──────── Records for this task

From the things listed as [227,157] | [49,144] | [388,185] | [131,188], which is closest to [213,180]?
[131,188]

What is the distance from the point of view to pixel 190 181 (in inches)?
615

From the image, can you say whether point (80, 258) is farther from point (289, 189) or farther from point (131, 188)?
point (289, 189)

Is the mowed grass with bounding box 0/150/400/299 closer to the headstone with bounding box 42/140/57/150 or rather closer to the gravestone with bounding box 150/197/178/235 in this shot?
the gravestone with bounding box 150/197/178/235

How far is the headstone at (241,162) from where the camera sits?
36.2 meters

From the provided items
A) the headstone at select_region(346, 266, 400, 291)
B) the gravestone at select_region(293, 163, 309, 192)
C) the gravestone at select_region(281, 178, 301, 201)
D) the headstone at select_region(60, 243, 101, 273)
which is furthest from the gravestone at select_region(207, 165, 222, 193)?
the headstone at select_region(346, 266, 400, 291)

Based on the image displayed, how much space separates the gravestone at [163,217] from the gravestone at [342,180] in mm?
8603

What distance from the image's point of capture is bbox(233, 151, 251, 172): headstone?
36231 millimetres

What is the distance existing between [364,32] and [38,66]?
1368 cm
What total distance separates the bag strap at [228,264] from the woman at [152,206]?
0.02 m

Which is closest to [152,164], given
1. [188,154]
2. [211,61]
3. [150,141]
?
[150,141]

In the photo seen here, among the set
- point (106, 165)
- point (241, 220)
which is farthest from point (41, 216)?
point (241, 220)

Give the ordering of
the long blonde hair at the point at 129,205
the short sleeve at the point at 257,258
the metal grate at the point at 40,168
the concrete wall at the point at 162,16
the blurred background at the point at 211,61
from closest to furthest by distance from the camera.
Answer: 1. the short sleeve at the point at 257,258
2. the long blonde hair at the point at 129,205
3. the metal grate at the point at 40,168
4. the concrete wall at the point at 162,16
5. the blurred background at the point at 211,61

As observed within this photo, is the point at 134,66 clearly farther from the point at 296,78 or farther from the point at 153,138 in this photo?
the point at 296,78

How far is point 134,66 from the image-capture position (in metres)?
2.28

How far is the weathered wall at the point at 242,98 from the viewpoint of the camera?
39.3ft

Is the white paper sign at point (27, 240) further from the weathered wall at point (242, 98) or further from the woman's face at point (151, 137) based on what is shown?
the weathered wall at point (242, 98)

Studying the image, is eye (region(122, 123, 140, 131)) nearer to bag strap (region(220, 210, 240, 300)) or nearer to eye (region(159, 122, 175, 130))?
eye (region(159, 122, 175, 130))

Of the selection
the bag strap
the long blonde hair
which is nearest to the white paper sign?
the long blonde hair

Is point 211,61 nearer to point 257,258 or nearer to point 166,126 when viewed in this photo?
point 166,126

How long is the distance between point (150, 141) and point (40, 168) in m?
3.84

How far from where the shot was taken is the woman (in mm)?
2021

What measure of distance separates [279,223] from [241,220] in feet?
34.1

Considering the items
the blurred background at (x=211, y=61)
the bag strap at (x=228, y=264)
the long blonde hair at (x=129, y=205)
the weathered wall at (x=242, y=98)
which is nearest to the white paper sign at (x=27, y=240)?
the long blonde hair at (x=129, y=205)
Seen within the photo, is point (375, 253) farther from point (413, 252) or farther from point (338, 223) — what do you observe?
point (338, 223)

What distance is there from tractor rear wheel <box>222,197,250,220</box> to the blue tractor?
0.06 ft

────────────────

Render the lines of the material from the one with "Give the ordering of" through the one with "Answer: 1. the" as a Markdown table whose columns are Row (a running number) and Line, omitting any blank lines.

■ Written answer
| Row | Line |
|---|---|
| 1 | Give the ordering of |
| 2 | the long blonde hair at the point at 129,205 |
| 3 | the short sleeve at the point at 257,258 |
| 4 | the metal grate at the point at 40,168 |
| 5 | the concrete wall at the point at 162,16 |
| 6 | the blurred background at the point at 211,61 |
| 7 | from closest to furthest by distance from the camera. |
| 8 | Answer: 1. the short sleeve at the point at 257,258 |